Terzo: educare cristianamente. Portare i giovani a vivere con intensità crescente la loro fede, a fare esperienza dell'incontro personale con Cristo, Uomo perfetto, nell'ascolto della Parola, nella preghiera, nei sacramenti, nella dedizione al prossimo. Don Bosco è fermamente convinto che il giovane porta sulle spalle l'uomo di domani. Una giovinezza cristianamente vissuta preannunzia il «buon cristiano» del futuro. Egli non crede ad una educazione puramente umana: la giudica inadeguata, insufficiente: «Senza religione - era sua massima - è impossibile educare la gioventù». Fu sempre fermamente convinto che la religione è fattore fondamentale di progresso e di rigenerazione sociale: «Chi voglia rigenerare una città od un paese non ha altro mezzo più potente: bisogna che cominci coll'aprire un buon Oratorio festivo». Educando alla vita di grazia e all'amicizia con Cristo, mentre non perde di vista le esigenze della città terrena, mira alla città futura ed eterna e punta con i migliori giovani a mete anche altissime, alla compiuta santità. Se non è stato il primo a fare della educazione cristiana una fonte di santità giovanile, è difficile contestargli il merito di aver dato alla Chiesa modelli di santità eroica. Per la prima volta nella storia della Chiesa, come frutto del suo metodo pedagogico, un giovane, Domenico Savio, è stato canonizzato come confessore, il 12 giugno 1954.

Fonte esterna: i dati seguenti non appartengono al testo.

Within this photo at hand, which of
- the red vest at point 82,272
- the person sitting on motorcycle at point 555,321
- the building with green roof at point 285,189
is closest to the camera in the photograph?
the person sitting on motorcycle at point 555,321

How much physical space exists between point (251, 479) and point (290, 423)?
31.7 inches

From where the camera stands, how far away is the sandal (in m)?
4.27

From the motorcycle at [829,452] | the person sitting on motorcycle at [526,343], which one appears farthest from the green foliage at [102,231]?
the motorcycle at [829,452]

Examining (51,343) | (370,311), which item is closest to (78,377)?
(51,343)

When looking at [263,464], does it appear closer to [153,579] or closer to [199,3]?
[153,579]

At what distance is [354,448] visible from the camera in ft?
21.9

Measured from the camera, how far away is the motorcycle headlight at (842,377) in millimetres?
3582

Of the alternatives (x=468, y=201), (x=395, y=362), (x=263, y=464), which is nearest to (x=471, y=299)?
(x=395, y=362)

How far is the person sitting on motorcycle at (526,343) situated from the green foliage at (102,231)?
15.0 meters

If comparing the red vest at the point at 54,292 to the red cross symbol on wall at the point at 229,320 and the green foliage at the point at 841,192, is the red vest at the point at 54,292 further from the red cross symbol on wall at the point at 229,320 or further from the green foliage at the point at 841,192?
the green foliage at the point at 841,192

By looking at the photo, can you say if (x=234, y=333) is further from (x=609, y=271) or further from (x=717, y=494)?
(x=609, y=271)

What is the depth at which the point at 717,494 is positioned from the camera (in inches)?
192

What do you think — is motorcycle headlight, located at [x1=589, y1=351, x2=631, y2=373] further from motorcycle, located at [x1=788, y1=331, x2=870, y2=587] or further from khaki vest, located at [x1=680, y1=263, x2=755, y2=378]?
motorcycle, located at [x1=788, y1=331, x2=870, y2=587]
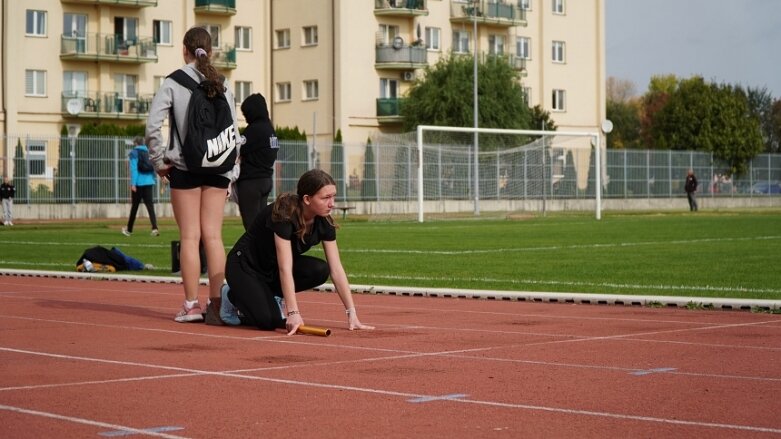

Aggiungiamo, come rileva opportunamente P. Braido, che questi tre fini, che vivono concretamente e simultaneamente nell'azione educativa di don Bosco, sono, in realtà, «un fine unico supremo, religioso-morale, soprannaturale, che include in sé i condizionatori terreni individuali e sociali» e non altro. La mistica del «Da mihi animas» lega così indissolubilmente promozione umana e promozione soprannaturale, con una insistenza tutta particolare sull'aspetto religioso. Questo legame intrinseco viene ribadito oggi dal Concilio: «La Chiesa ha il dovere di occuparsi dell'intera vita dell'uomo, anche di quella terrena in quanto connessa con la vocazione celeste» (GS, Proemio).